**THE TASK**
Transcribe each line exactly.

**EXTRACTED RECORDS**

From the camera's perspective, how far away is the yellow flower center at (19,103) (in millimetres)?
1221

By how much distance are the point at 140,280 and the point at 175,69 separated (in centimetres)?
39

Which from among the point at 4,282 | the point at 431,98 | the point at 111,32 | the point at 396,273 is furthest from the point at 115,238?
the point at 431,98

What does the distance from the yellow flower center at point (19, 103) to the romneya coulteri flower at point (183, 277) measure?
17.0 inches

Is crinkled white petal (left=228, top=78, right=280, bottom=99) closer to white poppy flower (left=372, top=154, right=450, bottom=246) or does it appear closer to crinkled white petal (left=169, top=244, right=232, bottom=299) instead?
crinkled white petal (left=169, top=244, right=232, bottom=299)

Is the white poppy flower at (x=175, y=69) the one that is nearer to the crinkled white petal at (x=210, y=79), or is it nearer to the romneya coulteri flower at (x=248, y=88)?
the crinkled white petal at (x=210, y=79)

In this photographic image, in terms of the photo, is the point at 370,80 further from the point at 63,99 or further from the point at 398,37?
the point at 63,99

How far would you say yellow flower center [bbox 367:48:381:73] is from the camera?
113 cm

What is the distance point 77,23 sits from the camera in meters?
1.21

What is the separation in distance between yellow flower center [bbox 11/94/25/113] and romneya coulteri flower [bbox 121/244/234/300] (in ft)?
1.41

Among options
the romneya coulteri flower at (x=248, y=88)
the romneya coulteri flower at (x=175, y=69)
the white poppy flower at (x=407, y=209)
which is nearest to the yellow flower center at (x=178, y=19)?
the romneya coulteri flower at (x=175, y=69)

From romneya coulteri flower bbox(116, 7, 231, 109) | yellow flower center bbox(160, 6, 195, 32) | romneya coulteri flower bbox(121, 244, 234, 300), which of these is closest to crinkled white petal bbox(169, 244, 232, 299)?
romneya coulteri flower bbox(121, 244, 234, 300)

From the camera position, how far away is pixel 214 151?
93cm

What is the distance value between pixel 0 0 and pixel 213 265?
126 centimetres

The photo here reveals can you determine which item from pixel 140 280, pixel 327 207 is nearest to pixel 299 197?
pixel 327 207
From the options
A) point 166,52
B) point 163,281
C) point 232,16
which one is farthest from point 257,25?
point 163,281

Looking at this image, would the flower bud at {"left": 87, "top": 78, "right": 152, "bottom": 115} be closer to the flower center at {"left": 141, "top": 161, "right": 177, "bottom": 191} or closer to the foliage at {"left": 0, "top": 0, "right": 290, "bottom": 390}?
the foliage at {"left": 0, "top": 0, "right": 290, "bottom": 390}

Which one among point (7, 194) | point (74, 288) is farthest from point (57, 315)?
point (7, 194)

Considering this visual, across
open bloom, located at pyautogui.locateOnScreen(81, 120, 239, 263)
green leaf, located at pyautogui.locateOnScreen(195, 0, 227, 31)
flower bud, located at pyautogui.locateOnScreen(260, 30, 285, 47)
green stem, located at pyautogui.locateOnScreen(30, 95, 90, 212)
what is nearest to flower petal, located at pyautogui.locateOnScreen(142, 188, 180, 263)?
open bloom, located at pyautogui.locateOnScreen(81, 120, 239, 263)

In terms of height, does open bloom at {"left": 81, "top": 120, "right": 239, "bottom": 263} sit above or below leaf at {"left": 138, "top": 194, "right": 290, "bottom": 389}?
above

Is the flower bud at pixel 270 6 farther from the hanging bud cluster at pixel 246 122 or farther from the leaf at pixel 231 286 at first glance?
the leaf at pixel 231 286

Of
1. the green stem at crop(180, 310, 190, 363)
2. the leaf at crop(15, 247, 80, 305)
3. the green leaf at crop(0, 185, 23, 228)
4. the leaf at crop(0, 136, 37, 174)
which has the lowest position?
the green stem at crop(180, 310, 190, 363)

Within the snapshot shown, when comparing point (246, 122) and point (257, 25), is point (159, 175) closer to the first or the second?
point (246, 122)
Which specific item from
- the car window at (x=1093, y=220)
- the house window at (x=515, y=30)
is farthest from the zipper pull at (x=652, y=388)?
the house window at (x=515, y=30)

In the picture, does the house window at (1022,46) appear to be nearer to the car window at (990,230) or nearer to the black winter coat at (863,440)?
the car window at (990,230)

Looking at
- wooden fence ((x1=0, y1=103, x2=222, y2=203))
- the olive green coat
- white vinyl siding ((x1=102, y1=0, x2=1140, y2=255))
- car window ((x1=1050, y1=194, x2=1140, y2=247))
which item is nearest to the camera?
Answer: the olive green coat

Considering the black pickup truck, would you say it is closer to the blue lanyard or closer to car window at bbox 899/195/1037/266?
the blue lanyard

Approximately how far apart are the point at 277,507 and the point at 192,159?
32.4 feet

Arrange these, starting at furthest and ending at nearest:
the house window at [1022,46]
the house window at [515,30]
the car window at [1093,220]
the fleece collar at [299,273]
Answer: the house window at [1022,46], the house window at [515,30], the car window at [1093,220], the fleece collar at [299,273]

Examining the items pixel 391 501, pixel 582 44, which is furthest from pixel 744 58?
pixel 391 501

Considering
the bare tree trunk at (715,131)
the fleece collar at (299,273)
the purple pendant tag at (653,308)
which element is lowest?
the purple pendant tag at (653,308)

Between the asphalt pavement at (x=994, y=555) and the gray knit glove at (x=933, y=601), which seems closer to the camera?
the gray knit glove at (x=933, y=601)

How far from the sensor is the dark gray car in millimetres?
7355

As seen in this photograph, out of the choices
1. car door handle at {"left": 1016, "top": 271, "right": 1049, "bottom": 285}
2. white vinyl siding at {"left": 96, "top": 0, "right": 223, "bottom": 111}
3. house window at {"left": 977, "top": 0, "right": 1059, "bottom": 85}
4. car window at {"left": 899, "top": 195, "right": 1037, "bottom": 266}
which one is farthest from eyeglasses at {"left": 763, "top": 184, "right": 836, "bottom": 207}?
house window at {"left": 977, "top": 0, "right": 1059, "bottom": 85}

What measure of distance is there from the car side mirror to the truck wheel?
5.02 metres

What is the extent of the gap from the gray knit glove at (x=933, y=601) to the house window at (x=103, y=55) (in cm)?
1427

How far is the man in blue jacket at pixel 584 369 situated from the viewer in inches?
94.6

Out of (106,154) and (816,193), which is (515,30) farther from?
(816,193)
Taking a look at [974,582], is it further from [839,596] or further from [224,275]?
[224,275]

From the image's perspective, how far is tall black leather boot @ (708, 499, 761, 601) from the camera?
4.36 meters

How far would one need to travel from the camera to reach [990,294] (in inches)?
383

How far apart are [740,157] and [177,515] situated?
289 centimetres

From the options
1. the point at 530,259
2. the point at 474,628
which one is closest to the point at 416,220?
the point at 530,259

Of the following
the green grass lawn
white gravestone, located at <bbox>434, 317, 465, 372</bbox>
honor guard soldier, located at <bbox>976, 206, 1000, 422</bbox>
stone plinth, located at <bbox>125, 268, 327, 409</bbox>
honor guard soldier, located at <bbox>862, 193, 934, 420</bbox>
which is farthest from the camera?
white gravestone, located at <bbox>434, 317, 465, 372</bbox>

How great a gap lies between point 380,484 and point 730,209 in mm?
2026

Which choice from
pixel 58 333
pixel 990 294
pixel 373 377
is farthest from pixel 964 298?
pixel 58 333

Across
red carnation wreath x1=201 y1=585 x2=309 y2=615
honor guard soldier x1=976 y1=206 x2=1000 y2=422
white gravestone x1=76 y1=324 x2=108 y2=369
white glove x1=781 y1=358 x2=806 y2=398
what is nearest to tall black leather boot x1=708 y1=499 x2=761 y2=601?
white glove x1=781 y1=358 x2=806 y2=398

**FINAL RESULT**
From the camera's perspective, how far away is the yellow flower center at (19,103) (in millimetres)?
1221

By how much distance are the point at 140,280 and the point at 175,69 separated (in centimetres)?
39

Which from among the point at 4,282 | the point at 431,98 | the point at 111,32 | the point at 396,273 is furthest from the point at 115,238?
the point at 431,98

What does the distance from the yellow flower center at point (19, 103) to the romneya coulteri flower at point (183, 277) measure?
17.0 inches

Is crinkled white petal (left=228, top=78, right=280, bottom=99) closer to white poppy flower (left=372, top=154, right=450, bottom=246) or does it appear closer to crinkled white petal (left=169, top=244, right=232, bottom=299) instead?
crinkled white petal (left=169, top=244, right=232, bottom=299)

Is the white poppy flower at (x=175, y=69) the one that is nearer to the crinkled white petal at (x=210, y=79), or is it nearer to the romneya coulteri flower at (x=248, y=88)?
the crinkled white petal at (x=210, y=79)

In this photographic image, in terms of the photo, is the point at 370,80 further from the point at 63,99 or further from the point at 398,37?
the point at 63,99

How far would you say yellow flower center [bbox 367:48:381:73] is from the camera?
113 cm

What is the distance point 77,23 sits from the camera in meters?
1.21

What is the separation in distance between yellow flower center [bbox 11/94/25/113] and romneya coulteri flower [bbox 121/244/234/300] (in ft)?
1.41

Among options
the romneya coulteri flower at (x=248, y=88)
the romneya coulteri flower at (x=175, y=69)
the white poppy flower at (x=407, y=209)
which is nearest to the yellow flower center at (x=178, y=19)?
the romneya coulteri flower at (x=175, y=69)

From romneya coulteri flower bbox(116, 7, 231, 109) | yellow flower center bbox(160, 6, 195, 32) | romneya coulteri flower bbox(121, 244, 234, 300), which of these is closest to crinkled white petal bbox(169, 244, 232, 299)?
romneya coulteri flower bbox(121, 244, 234, 300)

From the camera position, how far away is pixel 214 151?
93cm

What is the distance value between pixel 0 0 and pixel 213 265?
126 centimetres

The photo here reveals can you determine which item from pixel 140 280, pixel 327 207 is nearest to pixel 299 197?
pixel 327 207
From the options
A) point 166,52
B) point 163,281
C) point 232,16
which one is farthest from point 257,25?
point 163,281

Looking at this image, would the flower bud at {"left": 87, "top": 78, "right": 152, "bottom": 115} be closer to the flower center at {"left": 141, "top": 161, "right": 177, "bottom": 191} or closer to the foliage at {"left": 0, "top": 0, "right": 290, "bottom": 390}?
the foliage at {"left": 0, "top": 0, "right": 290, "bottom": 390}

Which one among point (7, 194) | point (74, 288) is farthest from point (57, 315)?
point (7, 194)

Considering this visual, across
open bloom, located at pyautogui.locateOnScreen(81, 120, 239, 263)
green leaf, located at pyautogui.locateOnScreen(195, 0, 227, 31)
flower bud, located at pyautogui.locateOnScreen(260, 30, 285, 47)
green stem, located at pyautogui.locateOnScreen(30, 95, 90, 212)
what is nearest to flower petal, located at pyautogui.locateOnScreen(142, 188, 180, 263)?
open bloom, located at pyautogui.locateOnScreen(81, 120, 239, 263)

In terms of height, does open bloom at {"left": 81, "top": 120, "right": 239, "bottom": 263} sit above or below leaf at {"left": 138, "top": 194, "right": 290, "bottom": 389}?
above

Is the flower bud at pixel 270 6 farther from the hanging bud cluster at pixel 246 122 or farther from the leaf at pixel 231 286 at first glance?
the leaf at pixel 231 286

Of
1. the green stem at crop(180, 310, 190, 363)
2. the leaf at crop(15, 247, 80, 305)
3. the green leaf at crop(0, 185, 23, 228)
4. the leaf at crop(0, 136, 37, 174)
which has the lowest position?
the green stem at crop(180, 310, 190, 363)

Within the snapshot shown, when comparing point (246, 122) and point (257, 25), is point (159, 175) closer to the first or the second?
point (246, 122)
Which specific item from
- the car window at (x=1093, y=220)
- the house window at (x=515, y=30)
is farthest from the zipper pull at (x=652, y=388)?
the house window at (x=515, y=30)

In the picture, does the house window at (1022,46) appear to be nearer to the car window at (990,230) or nearer to the black winter coat at (863,440)?
the car window at (990,230)

Looking at
- wooden fence ((x1=0, y1=103, x2=222, y2=203))
- the olive green coat
- white vinyl siding ((x1=102, y1=0, x2=1140, y2=255))
- car window ((x1=1050, y1=194, x2=1140, y2=247))
which item is nearest to the camera?
Answer: the olive green coat

Considering the black pickup truck, would you say it is closer to the blue lanyard or closer to car window at bbox 899/195/1037/266?
the blue lanyard

Approximately how far apart are the point at 277,507 and the point at 192,159?
32.4 feet

Arrange these, starting at furthest and ending at nearest:
the house window at [1022,46]
the house window at [515,30]
the car window at [1093,220]
the fleece collar at [299,273]
Answer: the house window at [1022,46], the house window at [515,30], the car window at [1093,220], the fleece collar at [299,273]

Examining the items pixel 391 501, pixel 582 44, which is furthest from pixel 744 58?
pixel 391 501

Considering
the bare tree trunk at (715,131)
the fleece collar at (299,273)
the purple pendant tag at (653,308)
which element is lowest?
the purple pendant tag at (653,308)

Between the asphalt pavement at (x=994, y=555) and the gray knit glove at (x=933, y=601), which seems closer to the camera?
the gray knit glove at (x=933, y=601)

How far from the sensor is the dark gray car in millimetres?
7355

As seen in this photograph, out of the choices
1. car door handle at {"left": 1016, "top": 271, "right": 1049, "bottom": 285}
2. white vinyl siding at {"left": 96, "top": 0, "right": 223, "bottom": 111}
3. house window at {"left": 977, "top": 0, "right": 1059, "bottom": 85}
4. car window at {"left": 899, "top": 195, "right": 1037, "bottom": 266}
which one is farthest from eyeglasses at {"left": 763, "top": 184, "right": 836, "bottom": 207}?
house window at {"left": 977, "top": 0, "right": 1059, "bottom": 85}

What measure of distance is there from the car side mirror to the truck wheel?
5.02 metres

What is the extent of the gap from the gray knit glove at (x=933, y=601) to the house window at (x=103, y=55) (in cm)?
1427

How far is the man in blue jacket at pixel 584 369 situated from the viewer in inches?
94.6

Out of (106,154) and (816,193), which is (515,30) farther from?
(816,193)
Taking a look at [974,582], is it further from [839,596] or further from [224,275]?
[224,275]

From the image's perspective, how far is tall black leather boot @ (708, 499, 761, 601) from the camera?
4.36 meters

How far would one need to travel from the camera to reach [990,294] (in inches)?
383

How far apart are [740,157] and [177,515] situated?
289 centimetres

From the options
1. the point at 530,259
2. the point at 474,628
which one is closest to the point at 416,220?
the point at 530,259

Of the following
the green grass lawn
white gravestone, located at <bbox>434, 317, 465, 372</bbox>
honor guard soldier, located at <bbox>976, 206, 1000, 422</bbox>
stone plinth, located at <bbox>125, 268, 327, 409</bbox>
honor guard soldier, located at <bbox>862, 193, 934, 420</bbox>
which is farthest from the camera?
white gravestone, located at <bbox>434, 317, 465, 372</bbox>

How great a gap lies between point 380,484 and point 730,209 in mm?
2026

Which choice from
pixel 58 333
pixel 990 294
pixel 373 377
is farthest from pixel 964 298?
pixel 58 333

Across
red carnation wreath x1=201 y1=585 x2=309 y2=615
honor guard soldier x1=976 y1=206 x2=1000 y2=422
white gravestone x1=76 y1=324 x2=108 y2=369
white glove x1=781 y1=358 x2=806 y2=398
what is nearest to tall black leather boot x1=708 y1=499 x2=761 y2=601?
white glove x1=781 y1=358 x2=806 y2=398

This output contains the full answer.